Record excerpts
BEGIN

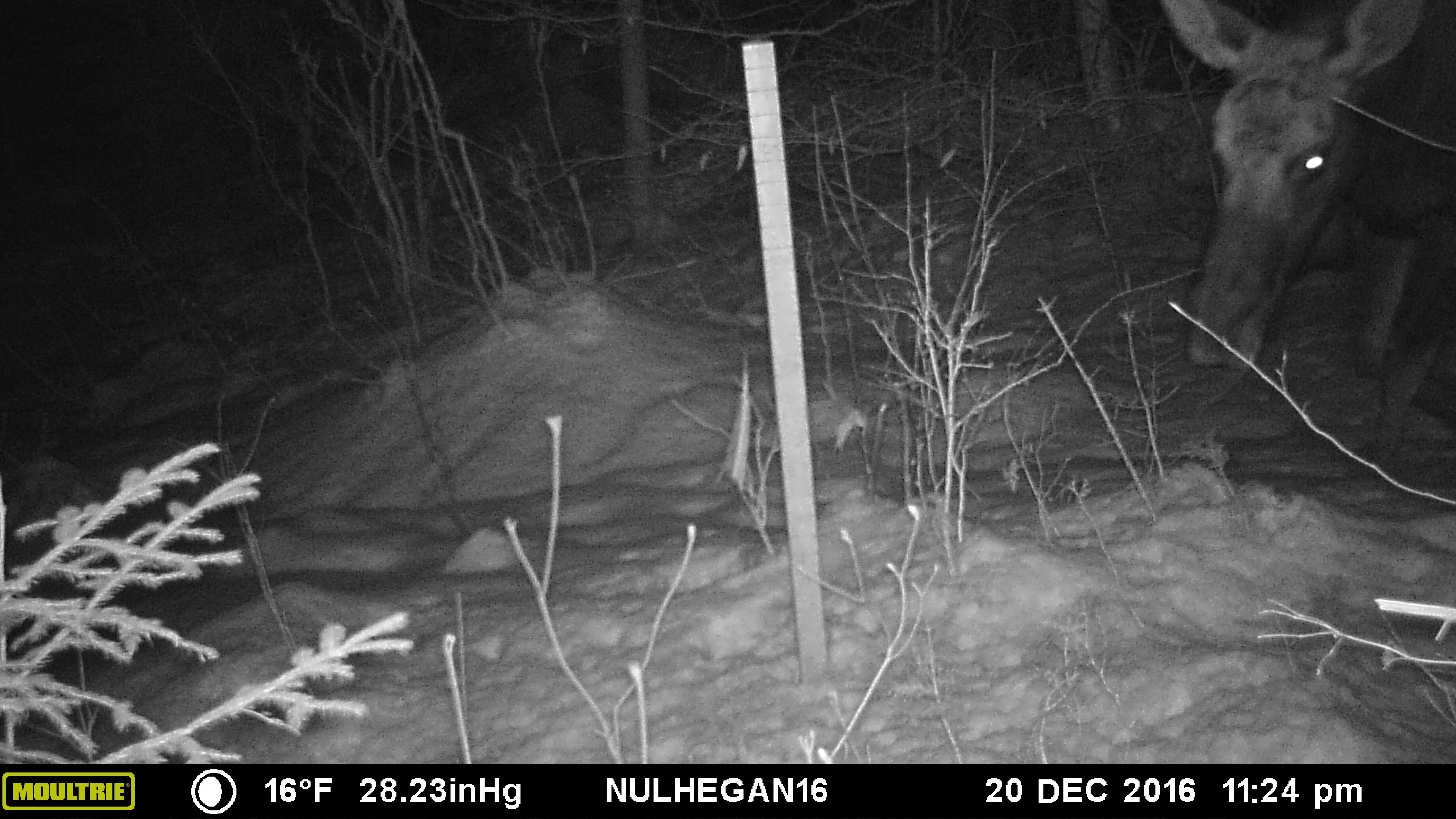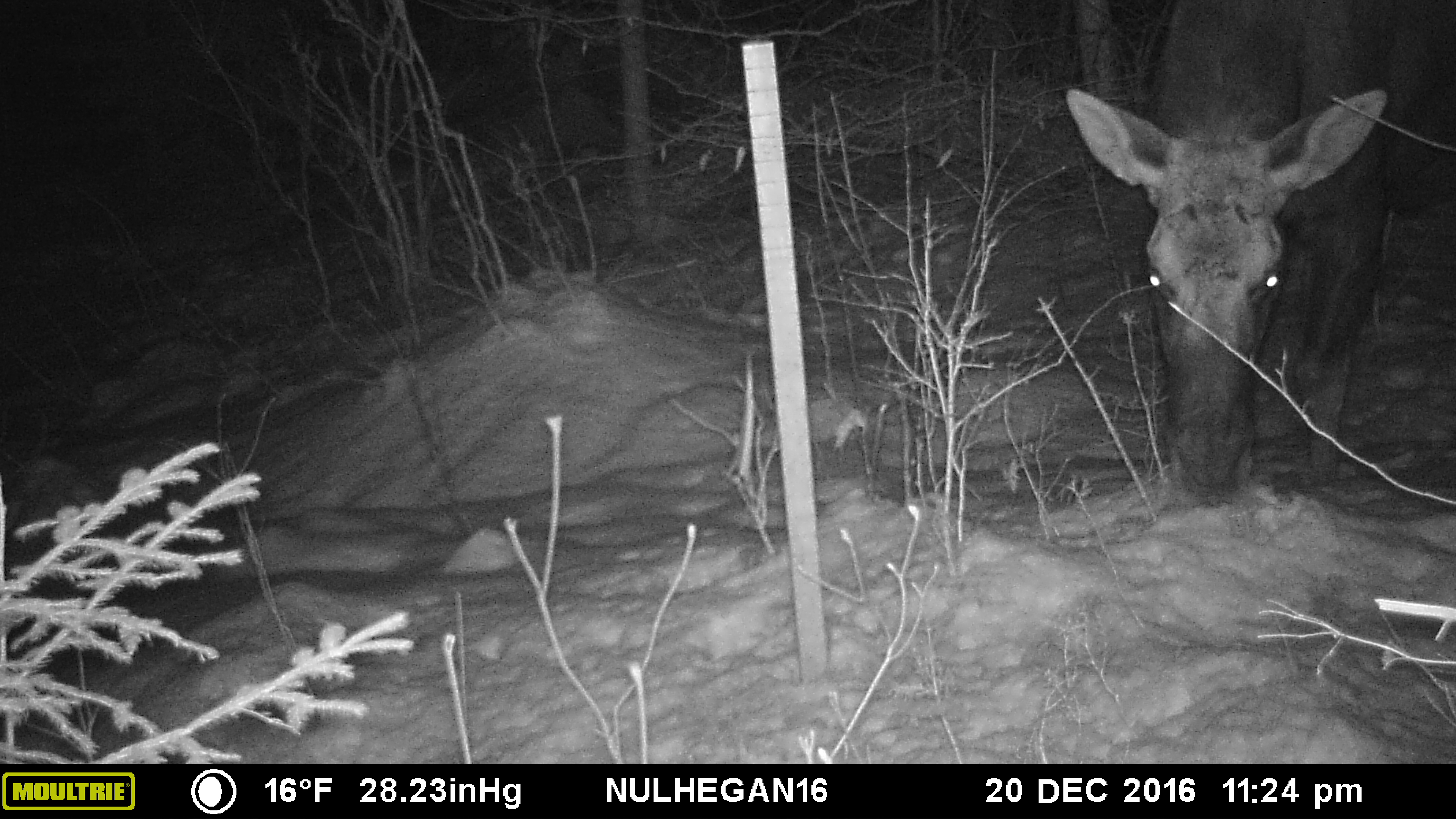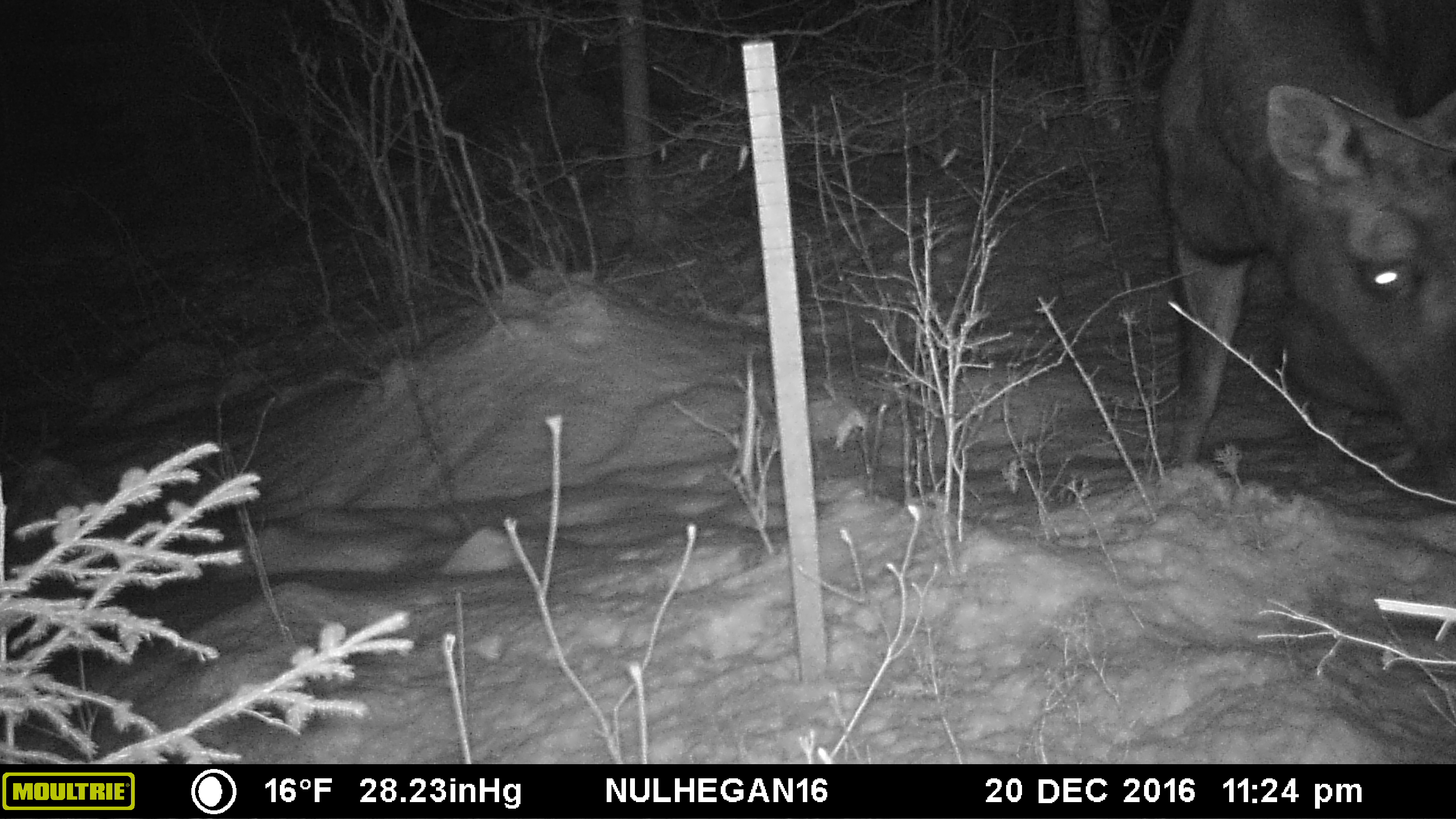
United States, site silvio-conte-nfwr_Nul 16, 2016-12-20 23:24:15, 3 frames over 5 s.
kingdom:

END
BEGIN

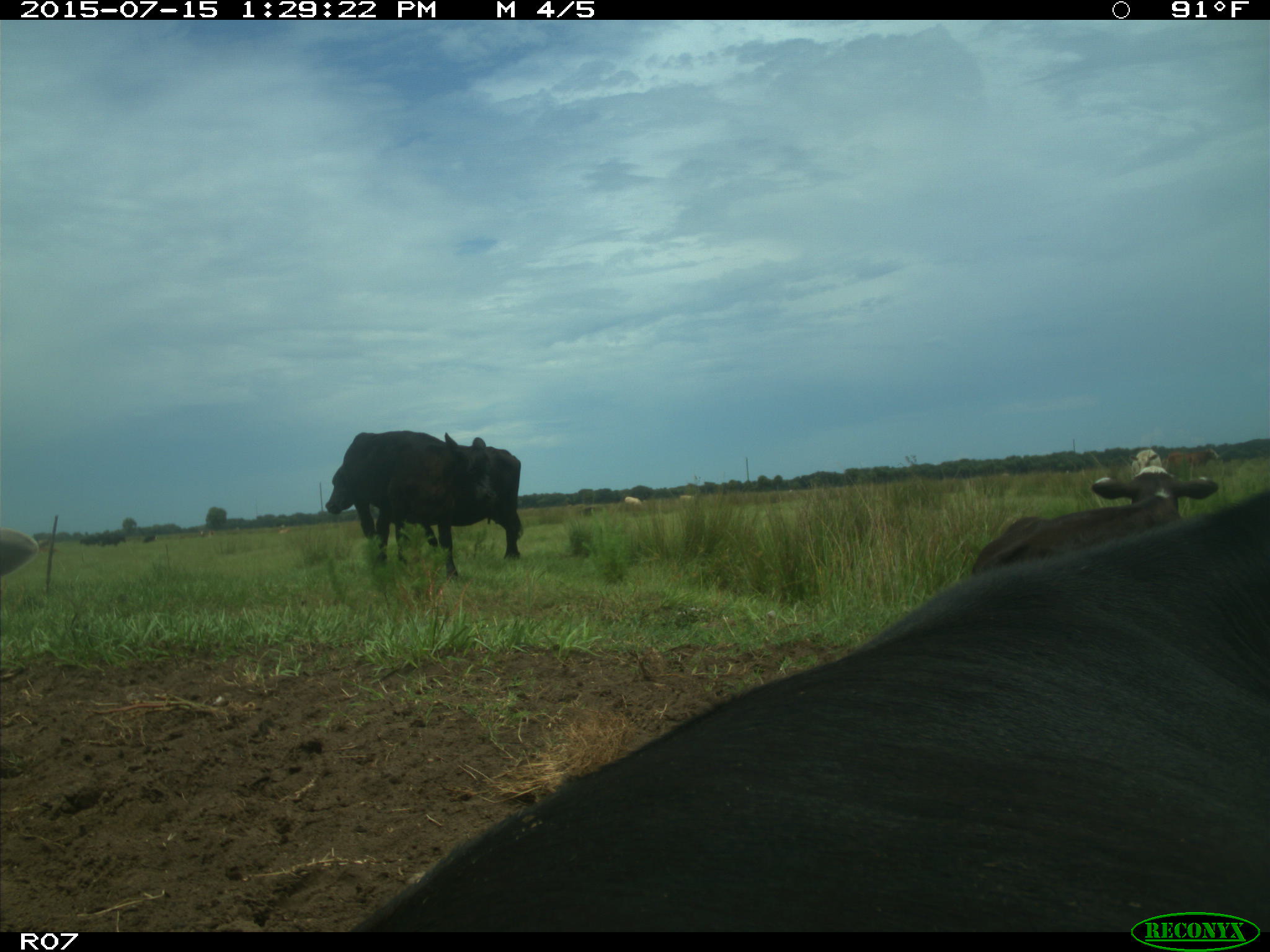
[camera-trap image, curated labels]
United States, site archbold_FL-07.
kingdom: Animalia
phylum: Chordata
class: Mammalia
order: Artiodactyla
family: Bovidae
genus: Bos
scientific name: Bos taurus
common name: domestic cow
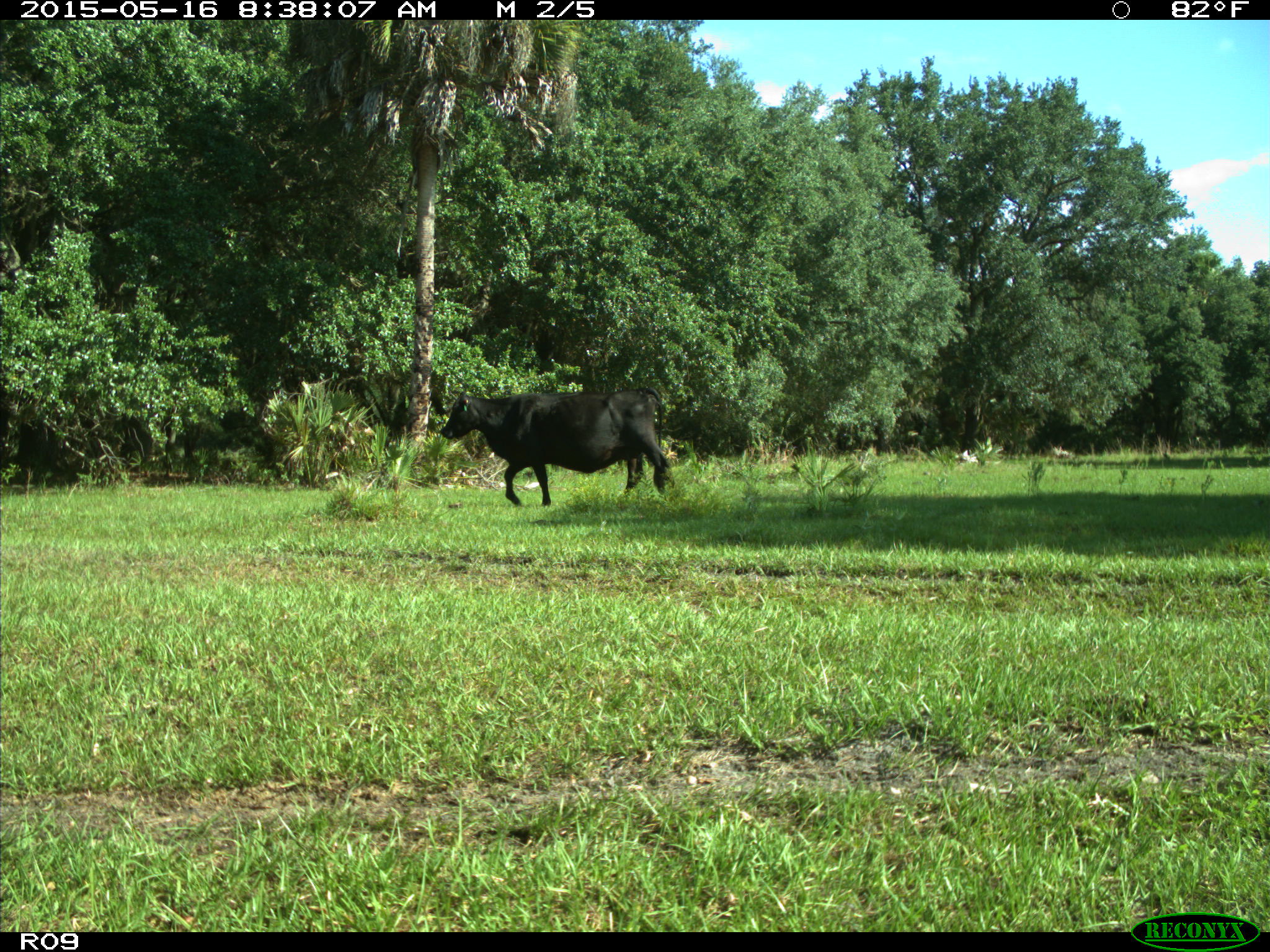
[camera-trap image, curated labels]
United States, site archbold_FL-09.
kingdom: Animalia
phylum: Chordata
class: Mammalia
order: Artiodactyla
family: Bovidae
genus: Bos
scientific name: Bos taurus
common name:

END

Exercise description
From the records above, pull out each line that has "United".

Written answer
United States, site silvio-conte-nfwr_Nul 16, 2016-12-20 23:24:15, 3 frames over 5 s.
United States, site archbold_FL-07.
United States, site archbold_FL-09.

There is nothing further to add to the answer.